1.12 — Singular Value Decomposition (SVD)

Date: 2026-03-02 | Block: 1 — Linear Algebra

The idea in plain English

Eigendecomposition is powerful but limited — it only works for square matrices. SVD is the generalisation that works for any matrix, any shape, any rank. It decomposes any matrix into three simple pieces: a rotation, a scaling, and another rotation. It is arguably the single most useful matrix factorisation in all of data science.

The intuition

Remember from Topic 1.3: any matrix transformation can be understood geometrically. SVD makes that geometrically precise. It says: any linear transformation is secretly just three simple operations chained together.

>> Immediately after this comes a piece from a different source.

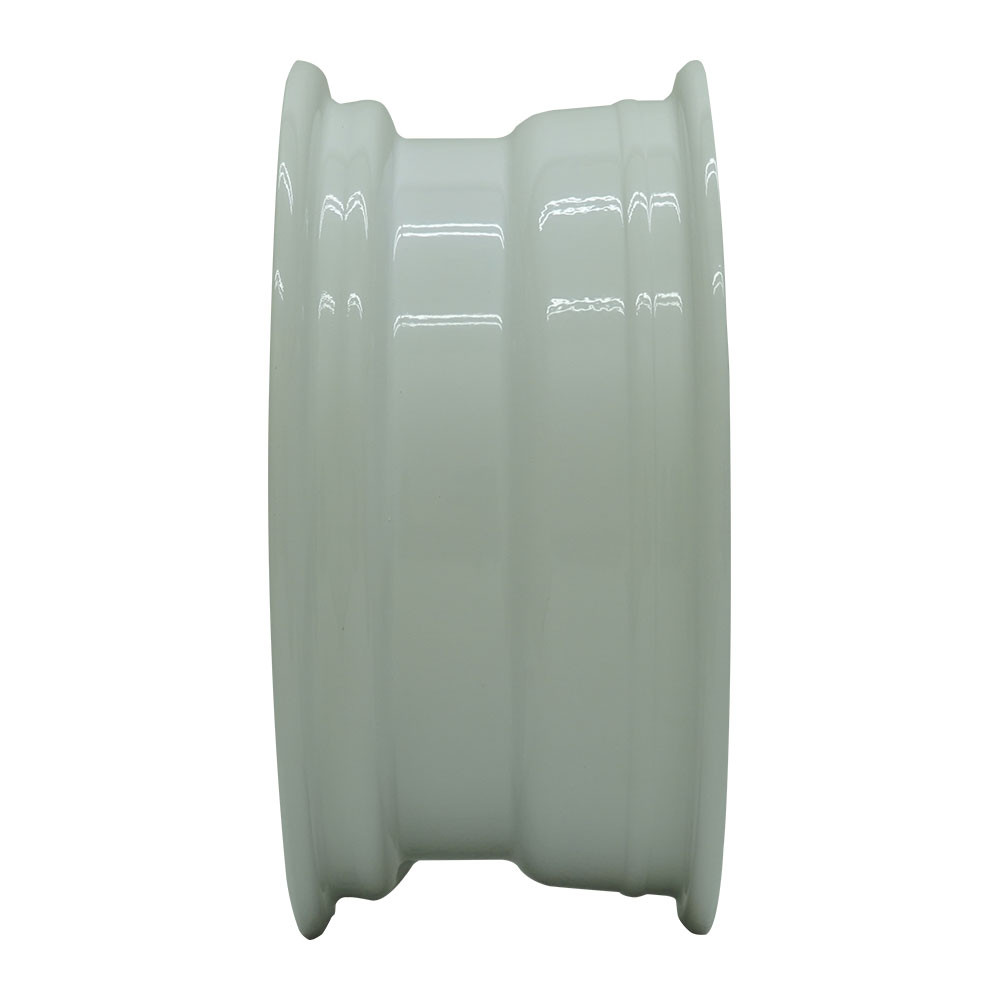 DAYTONA'S G2 WH/RB LINE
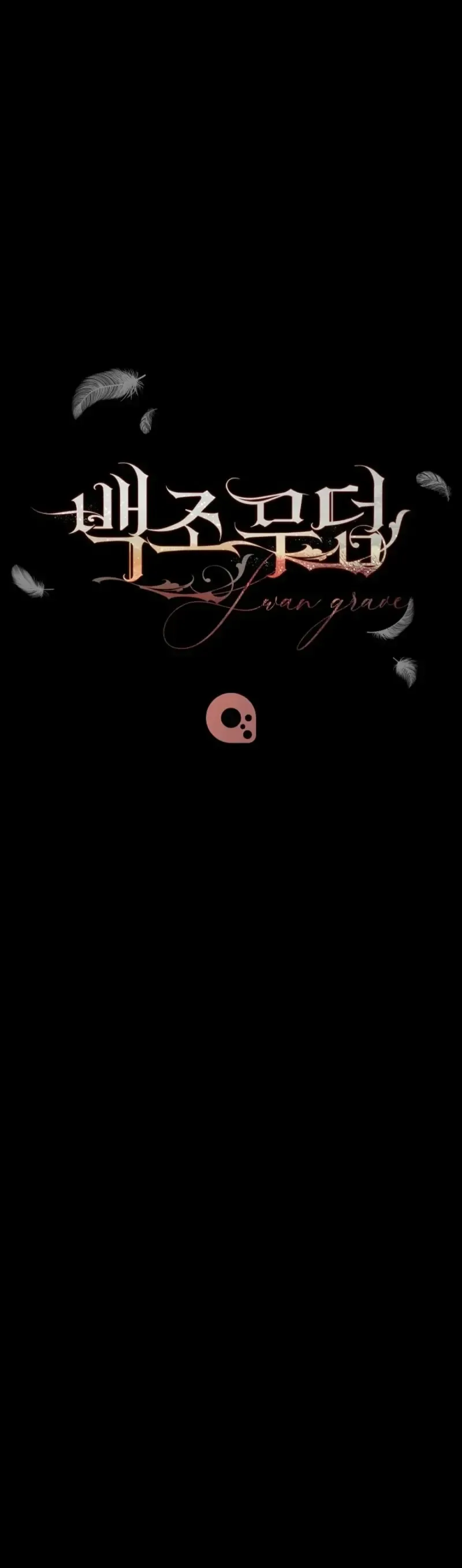 Law of Talion chapter 1 page 152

Take the unit circle (all vectors of length 1). Apply any matrix A to it. You always get an ellipse. The SVD tells you: - How much the ellipse is stretched in each direction (the singular values σ₁, σ₂, ...) - Which directions in the output space correspond to those stretches (the left singular vectors — columns of U) - Which directions in the input space get mapped to those stretches (the right singular vectors — columns of V)

Unit circle  →  [Vᵀ]  →  [Σ]  →  [U]  →  Ellipse

Step 1 (Vᵀ): rotate input to align natural directions with axes
Step 2 (Σ):  scale each axis independently (σ₁ stretches most, σ₂ next, ...)
Step 3 (U):  rotate output to the right orientation

Any transformation = rotate → scale → rotate. Always.

The math

The decomposition:

A = U · Σ · Vᵀ

U (m×m): orthogonal — left singular vectors (directions in output space)
Σ (m×n): diagonal — singular values σ₁ ≥ σ₂ ≥ ... ≥ 0 (the stretch factors)
Vᵀ (n×n): orthogonal — right singular vectors (directions in input space)

Works for any matrix (rectangular, rank-deficient, anything).

Connection to eigendecomposition:

AᵀA = VΣ²Vᵀ   →   V = eigenvectors of AᵀA,   σᵢ = √(eigenvalue of AᵀA)
AAᵀ = UΣ²Uᵀ   →   U = eigenvectors of AAᵀ

AᵀA is always symmetric and non-negative → eigenvalues always real and ≥ 0 → singular values always real and ≥ 0. This is why SVD always works.

Rank-1 expansion (the most useful form):

A = σ₁·u₁v₁ᵀ + σ₂·u₂v₂ᵀ + ... + σᵣ·uᵣvᵣᵀ

Each term is a rank-1 matrix (an outer product). The terms are sorted from most important (σ₁ is largest) to least important (σᵣ is smallest).

Truncated SVD — the best low-rank approximation: Drop all but the top k terms:

Aₖ = σ₁·u₁v₁ᵀ + ... + σₖ·uₖvₖᵀ

The Eckart-Young theorem guarantees this is the best possible rank-k approximation of A — no other rank-k matrix is closer.

Key facts:

rank(A) = number of non-zero singular values
condition number = σ_max / σ_min   (large = near-singular = numerically dangerous)

A worked example — image compression

An image is a matrix of pixel values, say 512×512. SVD gives 512 singular values. Plot them — the first few are enormous (they capture coarse structure: shapes, edges, gradients) and they decay rapidly (fine texture, noise are in the small ones).

Keep only the top 50:

Original: 512×512 = 262,144 numbers
Compressed: 50×(512+1+512) = 51,250 numbers  →  80% smaller
Visual quality: often nearly indistinguishable

Why this matters for ML

Recommendation systems (Netflix Prize): you have a huge user×movie rating matrix — mostly empty (most users haven't rated most movies). SVD fills in the gaps by finding the low-rank structure: a few "taste dimensions" that explain most viewing patterns. The 2009 Netflix Prize was won with matrix factorisation — essentially truncated SVD.

Numerical stability: when you invert a matrix to solve linear regression, small singular values cause instability (dividing by near-zero). The condition number σ_max/σ_min tells you how bad the problem is. High condition number → need regularisation.

Pseudoinverse via SVD: A⁺ = VΣ⁺Uᵀ where Σ⁺ inverts the non-zero singular values and keeps zeros as zero. This is how numpy computes lstsq — it never explicitly inverts anything, it uses SVD.

PCA (Topic 1.13): SVD of the centred data matrix directly gives you the principal components. No need to compute the covariance matrix — just SVD of X̃.

The one thing to remember

Any matrix = rotate → scale → rotate. The singular values are the scale factors. Keep only the top k singular values and you have the best rank-k approximation of the matrix — this is truncated SVD, the foundation of PCA and recommendation systems.